─── DATASET ROWS ───

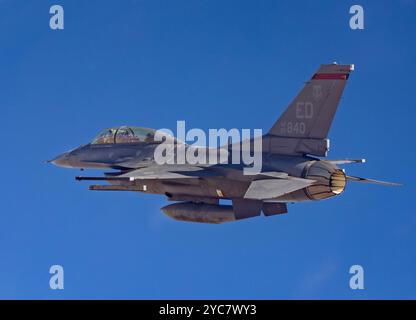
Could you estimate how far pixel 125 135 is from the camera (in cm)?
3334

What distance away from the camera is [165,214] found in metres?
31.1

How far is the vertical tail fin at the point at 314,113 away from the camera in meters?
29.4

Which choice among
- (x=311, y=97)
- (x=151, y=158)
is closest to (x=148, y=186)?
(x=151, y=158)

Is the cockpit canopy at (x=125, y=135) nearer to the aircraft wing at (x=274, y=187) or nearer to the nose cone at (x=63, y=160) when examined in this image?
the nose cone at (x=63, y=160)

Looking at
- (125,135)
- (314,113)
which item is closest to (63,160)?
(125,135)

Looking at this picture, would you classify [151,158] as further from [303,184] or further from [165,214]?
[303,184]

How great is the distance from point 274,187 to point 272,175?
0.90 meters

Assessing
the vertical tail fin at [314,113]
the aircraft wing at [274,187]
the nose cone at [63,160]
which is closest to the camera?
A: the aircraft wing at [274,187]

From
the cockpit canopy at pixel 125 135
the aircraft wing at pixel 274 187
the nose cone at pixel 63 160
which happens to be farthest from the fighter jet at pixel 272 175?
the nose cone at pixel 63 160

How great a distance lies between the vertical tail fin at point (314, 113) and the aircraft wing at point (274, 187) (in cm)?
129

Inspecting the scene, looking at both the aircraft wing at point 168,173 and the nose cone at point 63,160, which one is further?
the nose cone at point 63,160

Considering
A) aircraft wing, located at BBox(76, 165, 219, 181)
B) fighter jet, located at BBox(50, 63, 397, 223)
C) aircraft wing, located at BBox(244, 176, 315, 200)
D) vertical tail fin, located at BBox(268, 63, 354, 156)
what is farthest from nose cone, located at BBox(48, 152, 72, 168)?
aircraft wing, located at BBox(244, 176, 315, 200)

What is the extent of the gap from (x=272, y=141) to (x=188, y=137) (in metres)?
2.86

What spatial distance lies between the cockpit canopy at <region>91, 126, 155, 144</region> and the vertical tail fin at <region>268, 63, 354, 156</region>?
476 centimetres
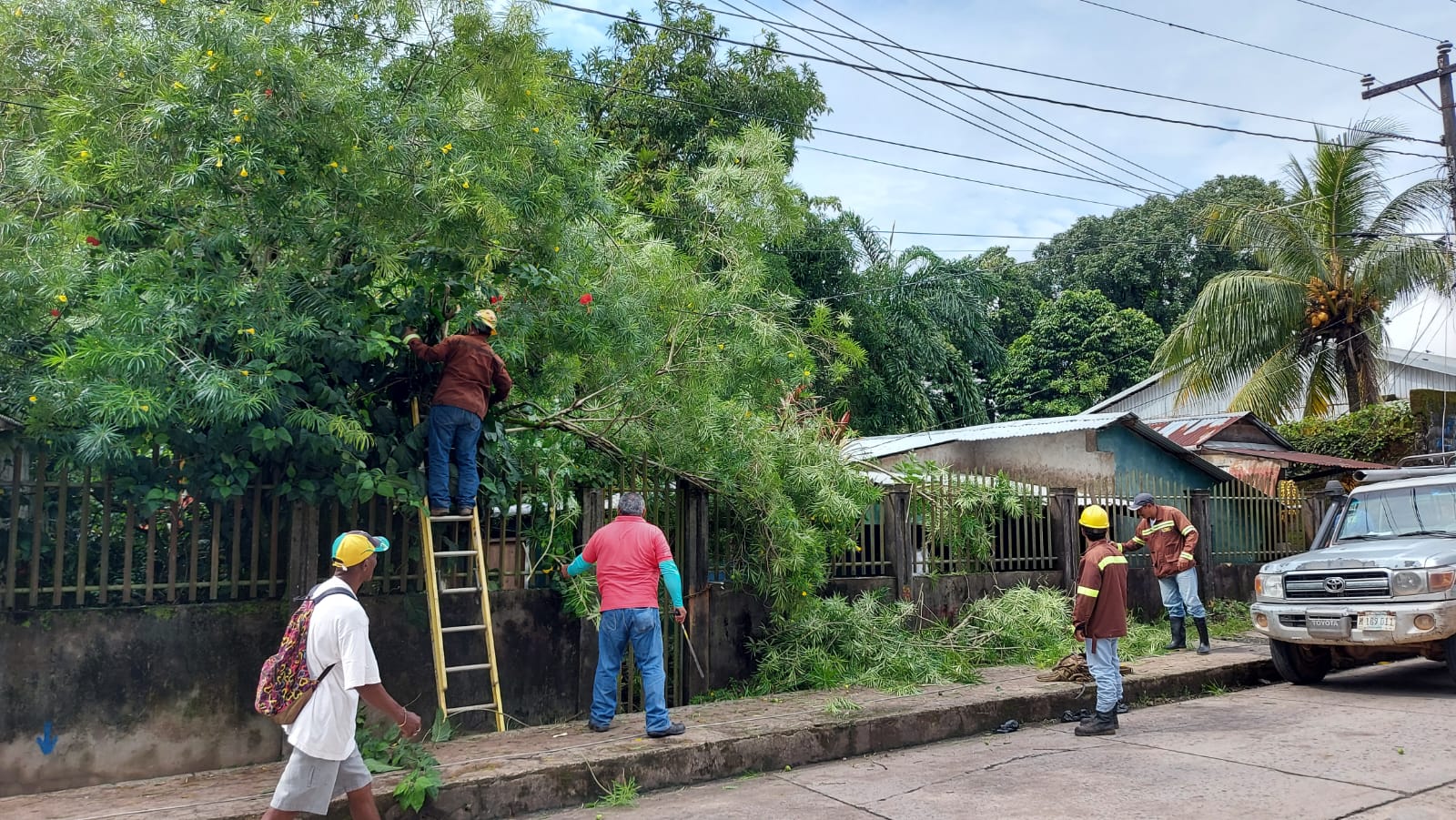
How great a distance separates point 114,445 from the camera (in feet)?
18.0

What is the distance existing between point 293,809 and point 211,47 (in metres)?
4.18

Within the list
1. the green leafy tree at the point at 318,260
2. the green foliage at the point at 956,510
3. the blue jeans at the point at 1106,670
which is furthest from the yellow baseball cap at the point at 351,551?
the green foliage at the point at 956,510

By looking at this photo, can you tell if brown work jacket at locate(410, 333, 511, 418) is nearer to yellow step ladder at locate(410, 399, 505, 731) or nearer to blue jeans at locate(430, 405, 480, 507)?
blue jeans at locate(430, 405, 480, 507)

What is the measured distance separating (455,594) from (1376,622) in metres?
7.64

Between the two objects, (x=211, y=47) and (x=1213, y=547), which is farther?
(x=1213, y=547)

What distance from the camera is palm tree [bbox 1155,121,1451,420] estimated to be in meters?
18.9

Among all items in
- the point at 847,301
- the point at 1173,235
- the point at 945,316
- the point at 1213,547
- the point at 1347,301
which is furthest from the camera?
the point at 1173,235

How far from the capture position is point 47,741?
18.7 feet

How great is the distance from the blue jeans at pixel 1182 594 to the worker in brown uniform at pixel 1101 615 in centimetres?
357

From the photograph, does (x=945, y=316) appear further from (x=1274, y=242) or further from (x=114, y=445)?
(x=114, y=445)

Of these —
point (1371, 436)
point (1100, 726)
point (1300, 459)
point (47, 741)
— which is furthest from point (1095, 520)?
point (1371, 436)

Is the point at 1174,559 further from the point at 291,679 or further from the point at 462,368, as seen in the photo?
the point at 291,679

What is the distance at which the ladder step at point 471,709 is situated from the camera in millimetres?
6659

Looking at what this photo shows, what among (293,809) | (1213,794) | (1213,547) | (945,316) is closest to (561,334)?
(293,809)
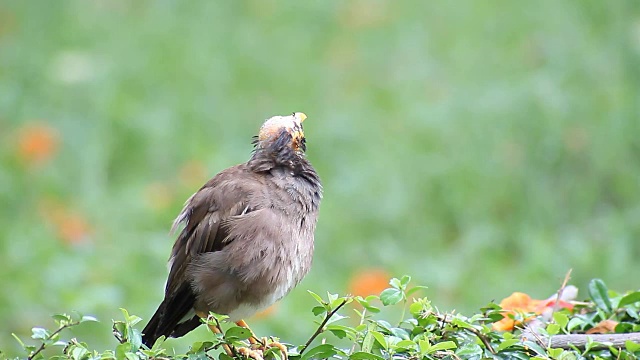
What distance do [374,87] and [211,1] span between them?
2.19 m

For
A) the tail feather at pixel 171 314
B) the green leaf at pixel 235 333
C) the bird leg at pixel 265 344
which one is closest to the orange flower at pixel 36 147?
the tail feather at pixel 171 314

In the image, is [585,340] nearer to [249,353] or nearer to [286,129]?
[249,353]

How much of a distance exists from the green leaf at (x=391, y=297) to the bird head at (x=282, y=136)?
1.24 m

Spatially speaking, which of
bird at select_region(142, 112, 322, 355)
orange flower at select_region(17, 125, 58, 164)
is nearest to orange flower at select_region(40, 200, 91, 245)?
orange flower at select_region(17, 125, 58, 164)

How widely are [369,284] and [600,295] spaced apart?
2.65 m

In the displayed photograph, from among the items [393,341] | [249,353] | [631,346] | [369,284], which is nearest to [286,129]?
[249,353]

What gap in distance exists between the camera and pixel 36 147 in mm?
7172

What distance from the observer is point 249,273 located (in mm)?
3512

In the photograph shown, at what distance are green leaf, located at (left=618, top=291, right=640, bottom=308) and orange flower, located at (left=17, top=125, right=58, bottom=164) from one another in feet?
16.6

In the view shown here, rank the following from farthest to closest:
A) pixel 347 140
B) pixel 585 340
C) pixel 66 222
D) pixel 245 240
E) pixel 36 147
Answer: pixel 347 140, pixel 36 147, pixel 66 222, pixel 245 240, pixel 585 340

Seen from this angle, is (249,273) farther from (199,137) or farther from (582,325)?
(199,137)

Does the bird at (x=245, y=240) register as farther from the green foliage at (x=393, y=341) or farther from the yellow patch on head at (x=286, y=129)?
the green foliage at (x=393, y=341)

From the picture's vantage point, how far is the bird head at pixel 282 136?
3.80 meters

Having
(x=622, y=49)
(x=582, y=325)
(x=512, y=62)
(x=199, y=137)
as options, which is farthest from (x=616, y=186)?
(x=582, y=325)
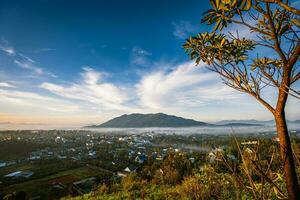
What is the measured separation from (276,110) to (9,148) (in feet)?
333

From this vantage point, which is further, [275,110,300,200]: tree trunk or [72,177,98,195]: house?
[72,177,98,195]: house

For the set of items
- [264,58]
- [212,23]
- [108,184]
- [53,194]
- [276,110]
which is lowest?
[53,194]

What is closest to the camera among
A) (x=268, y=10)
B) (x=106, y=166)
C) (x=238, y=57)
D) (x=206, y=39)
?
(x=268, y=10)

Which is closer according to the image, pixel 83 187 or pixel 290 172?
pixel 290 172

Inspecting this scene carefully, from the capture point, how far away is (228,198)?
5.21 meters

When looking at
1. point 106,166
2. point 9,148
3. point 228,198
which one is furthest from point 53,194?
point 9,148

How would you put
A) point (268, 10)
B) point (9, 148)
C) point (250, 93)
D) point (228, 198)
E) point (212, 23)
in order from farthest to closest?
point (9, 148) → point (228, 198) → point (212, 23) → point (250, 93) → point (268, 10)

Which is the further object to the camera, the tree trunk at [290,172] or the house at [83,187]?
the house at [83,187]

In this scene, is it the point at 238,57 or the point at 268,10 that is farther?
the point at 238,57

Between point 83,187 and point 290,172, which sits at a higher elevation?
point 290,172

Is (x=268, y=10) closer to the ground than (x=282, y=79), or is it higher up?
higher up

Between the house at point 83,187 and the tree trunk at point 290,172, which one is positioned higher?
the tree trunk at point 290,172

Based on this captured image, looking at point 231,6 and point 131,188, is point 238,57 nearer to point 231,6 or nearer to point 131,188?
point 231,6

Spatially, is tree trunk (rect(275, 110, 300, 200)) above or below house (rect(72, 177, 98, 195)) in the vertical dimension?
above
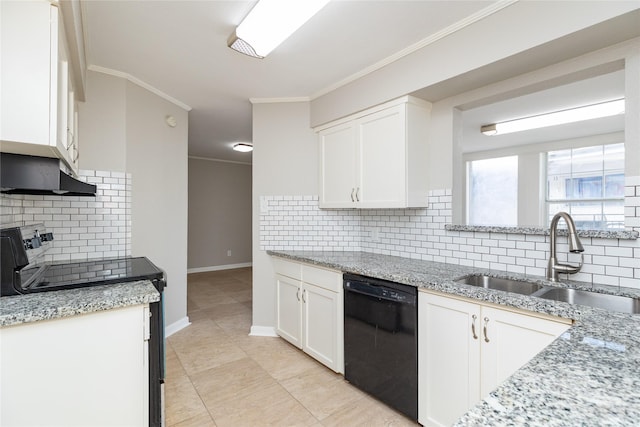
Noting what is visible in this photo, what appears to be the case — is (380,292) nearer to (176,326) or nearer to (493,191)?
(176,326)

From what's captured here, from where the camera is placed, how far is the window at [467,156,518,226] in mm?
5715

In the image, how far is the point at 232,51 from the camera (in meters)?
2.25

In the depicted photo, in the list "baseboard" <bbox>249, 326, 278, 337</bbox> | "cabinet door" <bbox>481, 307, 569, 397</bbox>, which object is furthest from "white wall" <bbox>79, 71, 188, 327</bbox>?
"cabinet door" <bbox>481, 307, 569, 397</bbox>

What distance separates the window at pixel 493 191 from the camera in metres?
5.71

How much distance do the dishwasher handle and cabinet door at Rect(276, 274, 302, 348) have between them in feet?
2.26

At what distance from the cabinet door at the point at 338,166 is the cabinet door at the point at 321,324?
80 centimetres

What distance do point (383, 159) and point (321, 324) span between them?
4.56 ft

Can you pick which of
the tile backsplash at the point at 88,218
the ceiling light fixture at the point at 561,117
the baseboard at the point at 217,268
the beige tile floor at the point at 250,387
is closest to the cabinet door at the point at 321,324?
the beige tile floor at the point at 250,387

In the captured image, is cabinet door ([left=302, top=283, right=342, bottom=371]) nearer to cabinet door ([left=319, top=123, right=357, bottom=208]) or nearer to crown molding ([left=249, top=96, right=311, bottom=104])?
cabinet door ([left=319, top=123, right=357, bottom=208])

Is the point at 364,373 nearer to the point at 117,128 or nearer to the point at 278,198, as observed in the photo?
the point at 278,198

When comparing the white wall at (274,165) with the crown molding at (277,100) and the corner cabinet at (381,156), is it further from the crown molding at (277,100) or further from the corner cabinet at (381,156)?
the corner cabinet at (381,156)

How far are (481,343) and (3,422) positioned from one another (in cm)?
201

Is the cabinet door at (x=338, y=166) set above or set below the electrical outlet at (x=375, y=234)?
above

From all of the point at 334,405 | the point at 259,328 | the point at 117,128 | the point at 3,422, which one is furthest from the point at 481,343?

───

* **WRITTEN PROBLEM**: Copy word for word the part of the entries above that opens with the line containing "From the picture's" and closes with the line containing "5.21 meters", both of those lines included. Leave the pictures out of your copy.

* **SOLUTION TO THIS TASK**:
From the picture's vantage point, how far is the bird head at pixel 282 136?
3.80 meters

Having
(x=622, y=49)
(x=582, y=325)
(x=512, y=62)
(x=199, y=137)
as options, which is farthest from (x=616, y=186)?
(x=582, y=325)
What is the measured separation from (276,110) to (9,148) (in feet)?
333

From this vantage point, which is further, [275,110,300,200]: tree trunk or [72,177,98,195]: house?
[72,177,98,195]: house

For the set of items
- [264,58]
- [212,23]
- [108,184]
- [53,194]
- [276,110]
which is lowest?
[53,194]

What is closest to the camera among
A) (x=268, y=10)
B) (x=106, y=166)
C) (x=238, y=57)
D) (x=206, y=39)
?
(x=268, y=10)

Which is closer according to the image, pixel 83 187 or pixel 290 172?
pixel 290 172

Inspecting this scene carefully, from the capture point, how far away is (228,198)?
5.21 meters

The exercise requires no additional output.